Rb. Den Haag, 17-05-2016, nr. 4891414 RP VERZ 16-50188
ECLI:NL:RBDHA:2016:5248
- Instantie
Rechtbank Den Haag
- Datum
17-05-2016
- Zaaknummer
4891414 RP VERZ 16-50188
- Vakgebied(en)
Civiel recht algemeen (V)
Arbeidsrecht (V)
- Brondocumenten en formele relaties
ECLI:NL:RBDHA:2016:5248, Uitspraak, Rechtbank Den Haag, 17‑05‑2016; (Beschikking)
- Vindplaatsen
AR 2016/1456
AR-Updates.nl 2016-0556
VAAN-AR-Updates.nl 2016-0556
Uitspraak 17‑05‑2016
Inhoudsindicatie
Geen recht op billijke vergoeding. AAOP-arbeidsongeschiktheidspensioen is geen voorziening als bedoeld in artikel 2 van het Besluit overgangsrecht transitievergoeding, langdurig arbeidsongeschikte werkneemster heeft na ontslag wel aanspraak op transitievergoeding
Partij(en)
Rechtbank DEN HAAG
Zittingsplaats ’s-Gravenhage
FJ
Zaaknr.: 4891414 RP VERZ 16-50188
Uitspraakdatum: 17 mei 2016
Beschikking van de kantonrechter in de zaak van:
[verzoekster] ,
wonende te [woonplaats] ,
verzoekende partij,
verder te noemen: [verzoekster] ,
gemachtigde: mr. M.J. van Dasselaar,
tegen
de stichting Stichting Scholengroep Spinoza,
gevestigd te Voorburg,
verwerende partij,
verder te noemen: Spinoza,
gemachtigde: mr. M.R.A. Dekker.
====
**Te doen**
1. Beantwoord over de uitspraak:
(a) Welke instantie deed de uitspraak?
(b) Wie is de gemachtigde van [verzoekster]?
(c) Waar is Spinoza gevestigd?
2. Meld elke regel uit de lijst waarin de string "xmlns" staat. Hoofdletters en kleine letters tellen.

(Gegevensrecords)
====
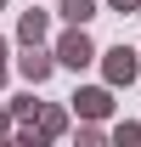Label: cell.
Instances as JSON below:
<instances>
[{"label": "cell", "instance_id": "cell-3", "mask_svg": "<svg viewBox=\"0 0 141 147\" xmlns=\"http://www.w3.org/2000/svg\"><path fill=\"white\" fill-rule=\"evenodd\" d=\"M62 11H68L73 23H85V17H90V0H68V6H62Z\"/></svg>", "mask_w": 141, "mask_h": 147}, {"label": "cell", "instance_id": "cell-1", "mask_svg": "<svg viewBox=\"0 0 141 147\" xmlns=\"http://www.w3.org/2000/svg\"><path fill=\"white\" fill-rule=\"evenodd\" d=\"M136 74V62H130V51H113V79H130Z\"/></svg>", "mask_w": 141, "mask_h": 147}, {"label": "cell", "instance_id": "cell-2", "mask_svg": "<svg viewBox=\"0 0 141 147\" xmlns=\"http://www.w3.org/2000/svg\"><path fill=\"white\" fill-rule=\"evenodd\" d=\"M62 57H68V62H85L90 45H85V40H68V45H62Z\"/></svg>", "mask_w": 141, "mask_h": 147}]
</instances>
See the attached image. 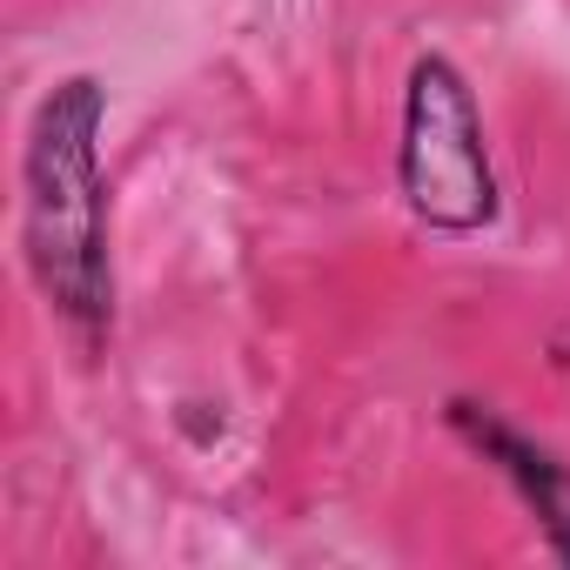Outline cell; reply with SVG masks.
Here are the masks:
<instances>
[{
    "mask_svg": "<svg viewBox=\"0 0 570 570\" xmlns=\"http://www.w3.org/2000/svg\"><path fill=\"white\" fill-rule=\"evenodd\" d=\"M108 88L95 75H61L21 141V248L48 316L101 356L115 336V248H108V181H101Z\"/></svg>",
    "mask_w": 570,
    "mask_h": 570,
    "instance_id": "cell-1",
    "label": "cell"
},
{
    "mask_svg": "<svg viewBox=\"0 0 570 570\" xmlns=\"http://www.w3.org/2000/svg\"><path fill=\"white\" fill-rule=\"evenodd\" d=\"M396 188L430 235H476L503 208L483 108L470 95V75L450 55L410 61L403 128H396Z\"/></svg>",
    "mask_w": 570,
    "mask_h": 570,
    "instance_id": "cell-2",
    "label": "cell"
},
{
    "mask_svg": "<svg viewBox=\"0 0 570 570\" xmlns=\"http://www.w3.org/2000/svg\"><path fill=\"white\" fill-rule=\"evenodd\" d=\"M443 423L517 490V503L537 517L550 557L570 563V463H563L550 443H537L530 430H517L503 410L476 403V396H450V403H443Z\"/></svg>",
    "mask_w": 570,
    "mask_h": 570,
    "instance_id": "cell-3",
    "label": "cell"
}]
</instances>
====
**Antwoorden**
1.
(a) Rechtbank Den Haag
(b) mr. M.J. van Dasselaar
(c) Voorburg

2.
[{"label": "cell", "instance_id": "cell-3", "mask_svg": "<svg viewBox=\"0 0 141 147\" xmlns=\"http://www.w3.org/2000/svg\"><path fill=\"white\" fill-rule=\"evenodd\" d=\"M62 11H68L73 23H85V17H90V0H68V6H62Z\"/></svg>", "mask_w": 141, "mask_h": 147}, {"label": "cell", "instance_id": "cell-1", "mask_svg": "<svg viewBox=\"0 0 141 147\" xmlns=\"http://www.w3.org/2000/svg\"><path fill=\"white\" fill-rule=\"evenodd\" d=\"M136 74V62H130V51H113V79H130Z\"/></svg>", "mask_w": 141, "mask_h": 147}, {"label": "cell", "instance_id": "cell-2", "mask_svg": "<svg viewBox=\"0 0 141 147\" xmlns=\"http://www.w3.org/2000/svg\"><path fill=\"white\" fill-rule=\"evenodd\" d=\"M62 57H68V62H85L90 45H85V40H68V45H62Z\"/></svg>", "mask_w": 141, "mask_h": 147}]
    "mask_svg": "<svg viewBox=\"0 0 570 570\" xmlns=\"http://www.w3.org/2000/svg\"><path fill=\"white\" fill-rule=\"evenodd\" d=\"M108 88L95 75H61L21 141V248L48 316L101 356L115 336V248H108V181H101Z\"/></svg>",
    "mask_svg": "<svg viewBox=\"0 0 570 570\" xmlns=\"http://www.w3.org/2000/svg\"><path fill=\"white\" fill-rule=\"evenodd\" d=\"M396 188L430 235H476L503 208L483 108L470 95V75L450 55L410 61L403 128H396Z\"/></svg>",
    "mask_svg": "<svg viewBox=\"0 0 570 570\" xmlns=\"http://www.w3.org/2000/svg\"><path fill=\"white\" fill-rule=\"evenodd\" d=\"M443 423L517 490V503L537 517L550 557L570 563V463H563L550 443H537L530 430H517L503 410L476 403V396H450V403H443Z\"/></svg>",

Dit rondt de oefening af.